Someone said the poet’s role in an age of ecological catastrophe is to grieve. Just the knowledge of the changes the planet is going through produces pain and suffering in the poet and that’s how grieving or pain and suffering makes it into the poem, often in subtle, but sometimes not-so-subtle ways.

GreenManAnother thing that might happen is the poet puts on a mask and becomes a part of earth that is being diminished or even destroyed. The poet can give that “Other” a voice, much like in the Council of All Beings. The poet’s metamorphosis can produce a poem that couldn’t happen in the poet’s normal voice. It’s the difference between poetry and polemic.

In fact I often say that it’s a poet’s responsibility — the warrior poet’s job — to give a voice to the voiceless. Speak up! for nature, by letting nature speak up for itself.

Then there’s the grief part. What we feel in our personal lives, and that requires knowledge, can produce feelings of grief, even strong feelings of grief. These then can appear in the poems we write, either as a walk-on part or center stage. An entire poem may be a ritual of grieving. But, as I said, knowledge is necessary — you have to follow what’s going on (I read a lot) or be able to see it with your own eyes and think about it with your own brain.

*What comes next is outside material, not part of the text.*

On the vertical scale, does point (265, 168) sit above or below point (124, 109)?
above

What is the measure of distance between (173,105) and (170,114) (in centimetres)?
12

So it’s important to process the information that comes to you. So important. Yet hard to do, there’s so much of it. And making sense of it–the processing–isn’t always easy. Being poets, we are language workers. Each of us has developed, or in process of developing, our own unique voice or way of saying things, which is all tangled up with our way of seeing things of course. And then there’s what we see and think about.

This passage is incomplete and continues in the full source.